Poca consapevolezza dell’alcol come fattore di rischio

Risultato? In entrambi i gruppi di pazienti, la conoscenza dei fattori di rischio evitabili era più o meno la stessa: circa un terzo dei partecipanti di ciascun gruppo ha riconosciuto, infatti, l’obesità come un fattore di rischio e uno su due ha indicato il fumo. Ma, solo circa uno su sei nel gruppo di screening e circa uno su quattro nell’altro gruppo definiva l’alcol un fattore di rischio per il tumore al seno. Inoltre, tra il 60% e il 73% delle donne ha dichiarato di aver bevuto alcol, ma solo poco più della metà di loro affermava di sapere come stimare il contenuto alcolico delle bevande sebbene, in realtà, poche (meno di tre quarti) abbiano indicato correttamente il contenuto alcolico di un calice di vino. Alla domanda sulla possibilità di una sessione informativa sui fattori di rischio del cancro - in occasione di uno screening o di una visita senologica - mentre il 30% ha affermato che avrebbe potuto essere un motivo in più per fare le visite, quasi il 70% delle donne ha dichiarato che non avrebbe fatto alcuna differenza. L'opzione preferita - dichiarata dal 40% - era che un infermiere esperto fornisse loro queste informazioni. Nelle risposte emerge comunque la paura di essere stigmatizzate e "incolpate" per aver bevuto.

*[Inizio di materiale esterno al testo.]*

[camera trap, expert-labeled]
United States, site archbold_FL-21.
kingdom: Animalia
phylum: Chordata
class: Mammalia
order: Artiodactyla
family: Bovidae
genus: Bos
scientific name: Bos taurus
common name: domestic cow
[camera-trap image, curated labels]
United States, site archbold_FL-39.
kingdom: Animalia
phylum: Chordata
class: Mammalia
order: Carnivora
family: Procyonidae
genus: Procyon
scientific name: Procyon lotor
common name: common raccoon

Anche tra lo staff clinico poca conoscenza

Sebbene avesse livelli migliori di consapevolezza dei fattori di rischio del cancro al seno rispetto alle pazienti, lo staff clinico presentava comunque lacune nelle conoscenze. Mentre l’obesità è stata correttamente identificata come un fattore di rischio dal 58%, solo circa la metà sapeva, infatti, che anche l’alcol rappresenta un rischio. E, meno della metà ha affermato di conoscere quanto alcol c’è in una bevanda. Inoltre, gli intervistati hanno elencato i diversi inconvenienti nel fornire informazioni sull’alcol come fattore di rischio: per esempio la disponibilità di ulteriore tempo e risorse, il rischio di rendere le persone ansiose, oltre alla paura di dare l’impressione di incolparle e/o di trattarle con condiscendenza.

Limiti dello studio

Questo studio però presenta un limite da non sottovalutare, come riconoscono i ricercatori: ha coinvolto un solo centro medico e quindi potrebbe non essere applicabile altrove. In ogni caso, l’alcol rappresenta un fattore di rischio e, scrivono gli autori, “oltre il 20% delle donne tra i 45 ei 64 anni dichiara di bere più di 14 unità alcoliche a settimana, quindi qualsiasi intervento per ridurre il consumo di alcol nella popolazione potrebbe avere un'influenza significativa sui tassi di cancro al seno, oltre ad aiutare a gestire gli effetti collaterali del trattamento e migliorare la salute generale delle persone”.